▶ STATED TASK:
Reproduce word for word the passage of the forum discussion below about G-Sync, V-Sync and input lag that begins with the words "That actually depends" and ends with "the front buffer).".

═════ TEXT EXCERPT ═════

Should i run my games with vsync on or off to reduce input lag?

According to this research if i run a 4k game like Witcher 3 ultra ~45 FPS i would benefit from reduced input lag with vsync off.

but isnt the point of having gsync that you can turn vysnc off and lt gsync do the work?

Games like cs:go become unplayable with gsync on and vsync off due to the input lag. i've enabled vsync via the control pannel and its improves it alot.

edit: Turning G-Sync on and V-Sync on and setting fps_max to 60 results in buttery smooth gameplay with little to no input lag.

all help appreicated!
 
Solution
If you turn on Gsync, the only thing the Vsync option in NVCP does is determine whether Vsync gets switched on or off when the game renders at a framerate above your monitor's maximum refresh rate. Below that point Gsync is on and Vsync doesn't even enter the equation.

This means that if you have Gsync enabled and you are not hitting max refresh rate, there should be zero difference with the Vsync setting on or off. Now if you are hitting the max refresh rate, turning the Vsync option on would increase your input lag, not decrease it, since that is one of the drawbacks of Vsync.

To minimize input lag, you should have either Gsync-on/Vsync-off or Gsync-off/Vsync-off.


That actually depends on the situation. If the game does not use triple buffering and you do not have multiple GPU's, that is true, but there are games which use triple buffering, either by option or default. You might also use a multi-GPU setup, which behaves like triple buffering (each GPU has a separate buffer along with the front buffer).
 
The above tests were completed on a single GPU system. I understand the only setting they changed was they enabled/disabled the vsync optons in the NVCP (global settings) and tripple buffer is disabled by default.

The ONLY difference between the charts below is FPS and vsync on/off and fps.

IT MAKES NO SENSE THAT VSYNC OFF HAS LOWER LATENCY THAN WITH IT ON SPECIFICALLY AT 45 FPS ON THE SAME 144HZ MONITOR.

screenshot_22.png

screenshot_21.png

screenshot_17.png

screenshot_18.png
 


The higher FPS showed the reverse effect as lower FPS.

There are another factors at play, and that is the engine and drivers. Nvidia does use prerendered frames by default, and the engine may be doing some odd things. Perhaps even the monitor plays a role in it.

Anyways, those charts are definitely inconsistent.
 
After a 2nd look, I do have a theory. It is the very high FPS charts which do the reverse of what you'd expect, and that may be due to how Nvidia has disabled V-sync at your refresh rate or higher FPS. Originally, Nvidia did not offer that as an option, and perhaps their work around to add that as an option, due to AMD having it as an option, required some coding that just isn't very efficient.

═════ INFORMATION PROVIDED ═════

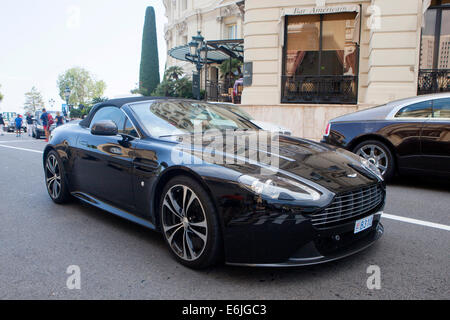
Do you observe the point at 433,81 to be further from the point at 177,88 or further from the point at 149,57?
the point at 149,57

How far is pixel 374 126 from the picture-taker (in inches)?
229

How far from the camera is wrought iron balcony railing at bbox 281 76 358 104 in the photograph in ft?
42.5

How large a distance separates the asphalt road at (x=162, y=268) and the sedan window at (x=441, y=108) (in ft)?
5.79

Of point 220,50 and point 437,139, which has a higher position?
point 220,50

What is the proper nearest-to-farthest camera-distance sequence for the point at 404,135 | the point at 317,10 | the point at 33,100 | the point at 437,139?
the point at 437,139 < the point at 404,135 < the point at 317,10 < the point at 33,100

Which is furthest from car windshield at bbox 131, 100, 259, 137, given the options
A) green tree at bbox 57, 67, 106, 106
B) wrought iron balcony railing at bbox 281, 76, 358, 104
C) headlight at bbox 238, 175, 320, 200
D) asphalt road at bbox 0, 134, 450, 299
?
green tree at bbox 57, 67, 106, 106

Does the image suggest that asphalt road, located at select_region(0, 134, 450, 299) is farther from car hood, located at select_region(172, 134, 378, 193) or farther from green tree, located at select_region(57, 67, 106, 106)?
green tree, located at select_region(57, 67, 106, 106)

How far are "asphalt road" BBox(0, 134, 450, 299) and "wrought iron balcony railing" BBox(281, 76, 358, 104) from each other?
30.6 feet

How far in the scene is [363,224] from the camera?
2.69 metres

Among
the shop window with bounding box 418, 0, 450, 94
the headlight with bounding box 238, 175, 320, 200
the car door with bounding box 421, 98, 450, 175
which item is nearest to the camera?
the headlight with bounding box 238, 175, 320, 200

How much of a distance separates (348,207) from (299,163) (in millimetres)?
489

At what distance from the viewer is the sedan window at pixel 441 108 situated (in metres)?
5.28

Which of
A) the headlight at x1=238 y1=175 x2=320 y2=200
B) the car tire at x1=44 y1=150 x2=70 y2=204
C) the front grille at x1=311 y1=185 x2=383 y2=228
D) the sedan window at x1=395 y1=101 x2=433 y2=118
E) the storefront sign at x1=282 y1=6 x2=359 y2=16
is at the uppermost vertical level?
the storefront sign at x1=282 y1=6 x2=359 y2=16

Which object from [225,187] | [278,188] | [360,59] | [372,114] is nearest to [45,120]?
[360,59]
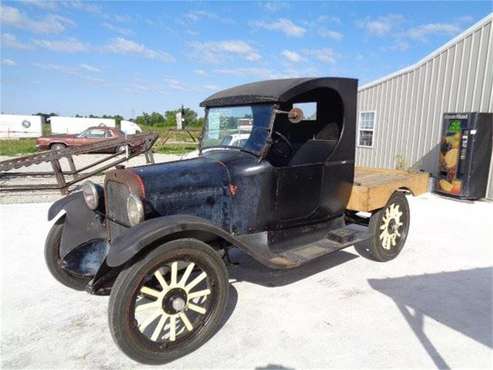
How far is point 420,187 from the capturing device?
4.91 metres

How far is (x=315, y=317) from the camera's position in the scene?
3.11 meters

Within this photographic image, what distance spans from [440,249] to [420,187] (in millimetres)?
870

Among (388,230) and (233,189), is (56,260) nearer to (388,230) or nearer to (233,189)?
(233,189)

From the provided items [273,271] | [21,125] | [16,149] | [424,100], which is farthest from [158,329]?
[21,125]

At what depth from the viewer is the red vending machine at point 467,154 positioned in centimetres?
770

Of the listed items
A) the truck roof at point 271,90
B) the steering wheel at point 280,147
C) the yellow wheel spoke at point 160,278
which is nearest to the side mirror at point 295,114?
the truck roof at point 271,90

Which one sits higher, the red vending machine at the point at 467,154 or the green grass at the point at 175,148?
the red vending machine at the point at 467,154

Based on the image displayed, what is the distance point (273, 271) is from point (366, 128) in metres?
9.50

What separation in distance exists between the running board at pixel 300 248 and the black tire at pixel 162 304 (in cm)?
50

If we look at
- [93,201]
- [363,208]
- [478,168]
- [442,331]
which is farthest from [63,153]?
[478,168]

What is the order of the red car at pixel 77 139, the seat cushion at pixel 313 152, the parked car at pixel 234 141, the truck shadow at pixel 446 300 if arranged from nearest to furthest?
the truck shadow at pixel 446 300 → the parked car at pixel 234 141 → the seat cushion at pixel 313 152 → the red car at pixel 77 139

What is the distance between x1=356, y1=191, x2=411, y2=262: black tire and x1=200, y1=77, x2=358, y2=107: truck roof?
1.59 metres

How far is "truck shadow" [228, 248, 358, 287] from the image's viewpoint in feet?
12.6

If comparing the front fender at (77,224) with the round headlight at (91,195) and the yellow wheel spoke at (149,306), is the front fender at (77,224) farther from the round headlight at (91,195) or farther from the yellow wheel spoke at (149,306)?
the yellow wheel spoke at (149,306)
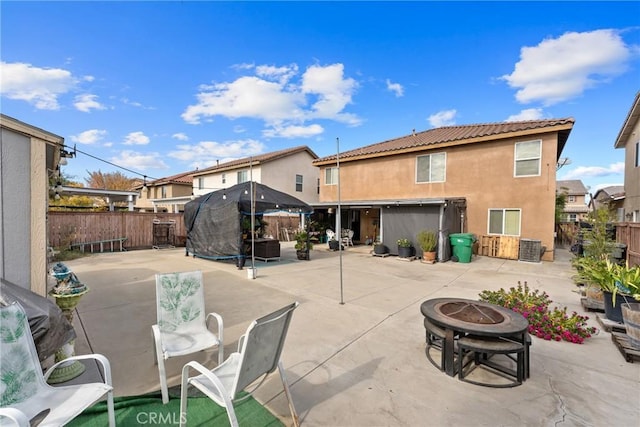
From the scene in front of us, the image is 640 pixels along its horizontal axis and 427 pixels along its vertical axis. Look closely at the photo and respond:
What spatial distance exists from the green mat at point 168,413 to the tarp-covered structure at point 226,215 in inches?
275

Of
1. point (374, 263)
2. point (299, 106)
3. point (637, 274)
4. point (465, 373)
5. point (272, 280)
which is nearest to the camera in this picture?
point (465, 373)

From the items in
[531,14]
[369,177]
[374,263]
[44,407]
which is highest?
[531,14]

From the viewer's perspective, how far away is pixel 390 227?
506 inches

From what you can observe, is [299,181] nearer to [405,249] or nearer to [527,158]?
[405,249]

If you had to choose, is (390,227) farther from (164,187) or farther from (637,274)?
(164,187)

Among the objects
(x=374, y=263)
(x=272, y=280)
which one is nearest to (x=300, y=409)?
(x=272, y=280)

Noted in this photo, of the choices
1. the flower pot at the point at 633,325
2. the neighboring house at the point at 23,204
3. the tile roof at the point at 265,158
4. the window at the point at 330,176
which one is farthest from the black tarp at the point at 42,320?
the tile roof at the point at 265,158

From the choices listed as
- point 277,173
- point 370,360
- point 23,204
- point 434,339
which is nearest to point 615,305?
point 434,339

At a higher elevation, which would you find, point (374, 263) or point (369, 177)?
point (369, 177)

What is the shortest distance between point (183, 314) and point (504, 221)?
42.0 feet

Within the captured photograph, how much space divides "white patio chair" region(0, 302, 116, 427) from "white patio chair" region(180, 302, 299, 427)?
63 centimetres

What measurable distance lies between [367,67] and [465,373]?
12.7m

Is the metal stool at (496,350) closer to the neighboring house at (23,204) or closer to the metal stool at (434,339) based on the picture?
the metal stool at (434,339)

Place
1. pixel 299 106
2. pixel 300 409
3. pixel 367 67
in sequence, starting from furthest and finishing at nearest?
1. pixel 299 106
2. pixel 367 67
3. pixel 300 409
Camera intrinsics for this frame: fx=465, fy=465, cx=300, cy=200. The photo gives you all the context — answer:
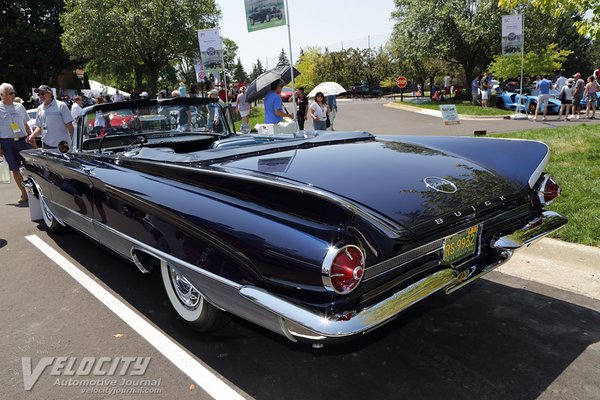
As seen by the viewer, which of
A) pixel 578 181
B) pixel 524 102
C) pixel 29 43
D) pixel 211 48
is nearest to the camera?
pixel 578 181

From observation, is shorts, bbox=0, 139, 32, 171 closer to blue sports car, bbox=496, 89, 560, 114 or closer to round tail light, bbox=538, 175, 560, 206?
round tail light, bbox=538, 175, 560, 206

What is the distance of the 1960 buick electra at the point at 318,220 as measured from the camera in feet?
6.69

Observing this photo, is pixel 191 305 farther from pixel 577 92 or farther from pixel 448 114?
pixel 577 92

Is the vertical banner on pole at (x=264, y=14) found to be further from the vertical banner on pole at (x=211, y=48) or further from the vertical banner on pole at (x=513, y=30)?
the vertical banner on pole at (x=513, y=30)

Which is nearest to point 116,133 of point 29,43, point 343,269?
point 343,269

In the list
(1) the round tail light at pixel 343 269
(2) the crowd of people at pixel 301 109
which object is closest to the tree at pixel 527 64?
(2) the crowd of people at pixel 301 109

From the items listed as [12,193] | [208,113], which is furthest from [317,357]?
[12,193]

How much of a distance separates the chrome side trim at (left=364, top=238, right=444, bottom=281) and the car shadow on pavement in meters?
0.23

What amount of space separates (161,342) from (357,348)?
1.23 meters

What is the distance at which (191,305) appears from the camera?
297 centimetres

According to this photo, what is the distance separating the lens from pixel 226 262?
230cm

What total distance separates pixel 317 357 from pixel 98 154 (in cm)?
250

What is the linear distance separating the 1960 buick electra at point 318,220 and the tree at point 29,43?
4227 cm

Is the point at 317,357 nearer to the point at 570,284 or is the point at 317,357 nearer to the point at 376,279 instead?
the point at 376,279
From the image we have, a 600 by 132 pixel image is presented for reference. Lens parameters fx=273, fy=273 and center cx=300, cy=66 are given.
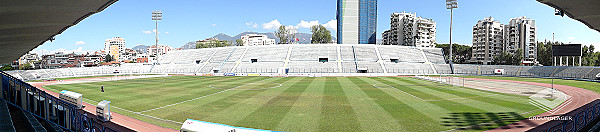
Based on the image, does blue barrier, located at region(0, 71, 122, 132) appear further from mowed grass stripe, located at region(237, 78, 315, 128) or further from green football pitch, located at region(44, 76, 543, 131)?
mowed grass stripe, located at region(237, 78, 315, 128)

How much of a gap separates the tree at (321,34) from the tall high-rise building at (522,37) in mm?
70327

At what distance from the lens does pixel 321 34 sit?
124 meters

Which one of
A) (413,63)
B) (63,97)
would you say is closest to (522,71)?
(413,63)

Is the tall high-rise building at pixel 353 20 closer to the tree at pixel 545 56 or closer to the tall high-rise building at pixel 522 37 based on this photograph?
the tall high-rise building at pixel 522 37

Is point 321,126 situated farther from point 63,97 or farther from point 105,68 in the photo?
point 105,68

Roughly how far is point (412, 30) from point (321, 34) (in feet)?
137

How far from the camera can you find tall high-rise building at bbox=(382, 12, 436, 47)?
121969mm

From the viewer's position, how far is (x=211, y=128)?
699cm

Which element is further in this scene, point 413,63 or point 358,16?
point 358,16

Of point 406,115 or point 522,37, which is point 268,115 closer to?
point 406,115

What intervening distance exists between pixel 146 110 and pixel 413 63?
214 feet

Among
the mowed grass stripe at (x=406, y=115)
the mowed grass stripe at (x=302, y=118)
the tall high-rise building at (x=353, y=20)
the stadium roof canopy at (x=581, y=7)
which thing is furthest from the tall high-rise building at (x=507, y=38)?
the stadium roof canopy at (x=581, y=7)

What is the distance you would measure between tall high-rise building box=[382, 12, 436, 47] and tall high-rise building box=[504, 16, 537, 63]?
92.5 feet

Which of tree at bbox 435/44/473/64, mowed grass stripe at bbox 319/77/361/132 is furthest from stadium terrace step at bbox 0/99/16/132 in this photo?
tree at bbox 435/44/473/64
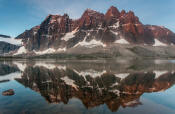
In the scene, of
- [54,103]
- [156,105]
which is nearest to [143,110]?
[156,105]

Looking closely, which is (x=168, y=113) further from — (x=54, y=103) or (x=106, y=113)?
(x=54, y=103)

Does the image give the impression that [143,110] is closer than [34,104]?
Yes

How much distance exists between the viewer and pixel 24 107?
20312 mm

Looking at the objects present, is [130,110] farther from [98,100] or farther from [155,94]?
[155,94]

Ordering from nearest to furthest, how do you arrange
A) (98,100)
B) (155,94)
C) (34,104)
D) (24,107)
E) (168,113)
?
(168,113) < (24,107) < (34,104) < (98,100) < (155,94)

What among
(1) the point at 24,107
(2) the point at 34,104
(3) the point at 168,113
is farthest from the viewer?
(2) the point at 34,104

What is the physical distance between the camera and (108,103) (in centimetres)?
2189

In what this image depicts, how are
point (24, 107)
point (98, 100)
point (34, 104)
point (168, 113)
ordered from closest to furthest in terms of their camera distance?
point (168, 113), point (24, 107), point (34, 104), point (98, 100)

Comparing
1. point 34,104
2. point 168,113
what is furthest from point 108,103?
point 34,104

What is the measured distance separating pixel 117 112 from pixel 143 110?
11.3 feet

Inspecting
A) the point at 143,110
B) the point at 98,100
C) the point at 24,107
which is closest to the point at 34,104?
the point at 24,107

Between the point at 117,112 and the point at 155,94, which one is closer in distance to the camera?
the point at 117,112

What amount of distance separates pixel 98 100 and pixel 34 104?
9.44 m

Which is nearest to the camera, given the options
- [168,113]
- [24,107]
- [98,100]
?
[168,113]
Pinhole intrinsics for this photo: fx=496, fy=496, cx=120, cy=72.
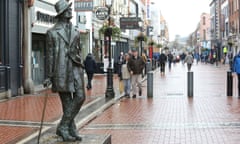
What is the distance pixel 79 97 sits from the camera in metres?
8.16

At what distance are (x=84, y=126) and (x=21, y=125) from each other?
154cm

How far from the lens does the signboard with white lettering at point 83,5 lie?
24.1 metres

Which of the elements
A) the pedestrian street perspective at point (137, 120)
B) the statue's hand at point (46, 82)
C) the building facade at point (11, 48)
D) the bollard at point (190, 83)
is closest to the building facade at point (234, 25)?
the bollard at point (190, 83)

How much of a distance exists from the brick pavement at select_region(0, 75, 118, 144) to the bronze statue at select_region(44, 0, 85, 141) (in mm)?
2161

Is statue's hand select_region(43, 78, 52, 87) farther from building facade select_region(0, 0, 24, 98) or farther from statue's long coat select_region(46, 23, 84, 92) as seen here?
building facade select_region(0, 0, 24, 98)

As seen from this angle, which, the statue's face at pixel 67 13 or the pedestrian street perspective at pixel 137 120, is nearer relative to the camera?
the statue's face at pixel 67 13

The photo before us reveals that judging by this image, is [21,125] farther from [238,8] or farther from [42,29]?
[238,8]

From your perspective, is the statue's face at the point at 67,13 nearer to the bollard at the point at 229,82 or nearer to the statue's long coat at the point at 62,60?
the statue's long coat at the point at 62,60

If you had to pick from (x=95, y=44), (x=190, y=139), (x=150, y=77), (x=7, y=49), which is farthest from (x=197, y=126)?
(x=95, y=44)

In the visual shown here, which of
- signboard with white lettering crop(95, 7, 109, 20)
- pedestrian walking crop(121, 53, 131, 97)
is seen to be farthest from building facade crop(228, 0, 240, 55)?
pedestrian walking crop(121, 53, 131, 97)

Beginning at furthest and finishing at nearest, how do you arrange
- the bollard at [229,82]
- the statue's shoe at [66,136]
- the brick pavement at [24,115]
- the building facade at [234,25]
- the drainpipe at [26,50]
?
the building facade at [234,25] → the drainpipe at [26,50] → the bollard at [229,82] → the brick pavement at [24,115] → the statue's shoe at [66,136]

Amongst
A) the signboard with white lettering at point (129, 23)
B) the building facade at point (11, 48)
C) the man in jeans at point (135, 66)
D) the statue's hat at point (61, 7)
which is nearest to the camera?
the statue's hat at point (61, 7)

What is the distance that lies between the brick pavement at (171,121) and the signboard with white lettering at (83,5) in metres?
7.19

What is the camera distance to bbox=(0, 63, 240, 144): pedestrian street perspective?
10141 millimetres
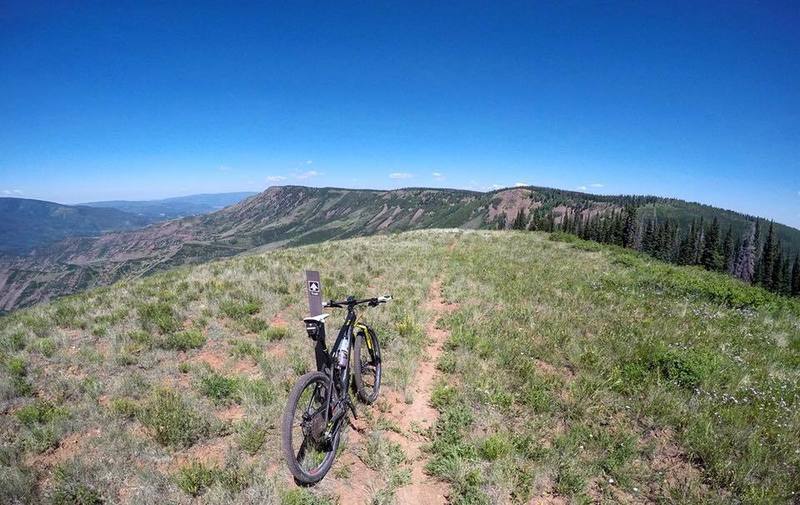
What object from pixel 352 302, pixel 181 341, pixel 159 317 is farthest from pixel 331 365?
pixel 159 317

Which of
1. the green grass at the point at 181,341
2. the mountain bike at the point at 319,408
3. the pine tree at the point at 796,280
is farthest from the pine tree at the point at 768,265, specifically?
the green grass at the point at 181,341

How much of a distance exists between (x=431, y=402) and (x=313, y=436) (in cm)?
260

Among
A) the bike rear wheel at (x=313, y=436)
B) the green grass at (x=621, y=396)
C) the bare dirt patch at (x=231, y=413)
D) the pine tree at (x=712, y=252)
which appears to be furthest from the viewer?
the pine tree at (x=712, y=252)

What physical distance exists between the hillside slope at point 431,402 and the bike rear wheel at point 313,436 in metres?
0.23

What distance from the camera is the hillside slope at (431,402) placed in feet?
15.6

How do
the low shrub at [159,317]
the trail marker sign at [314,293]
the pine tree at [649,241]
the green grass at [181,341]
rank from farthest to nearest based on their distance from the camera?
the pine tree at [649,241], the low shrub at [159,317], the green grass at [181,341], the trail marker sign at [314,293]

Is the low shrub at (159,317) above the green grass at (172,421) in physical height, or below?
above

═════

▶ OUTPUT:
That actually depends on the situation. If the game does not use triple buffering and you do not have multiple GPU's, that is true, but there are games which use triple buffering, either by option or default. You might also use a multi-GPU setup, which behaves like triple buffering (each GPU has a separate buffer along with the front buffer).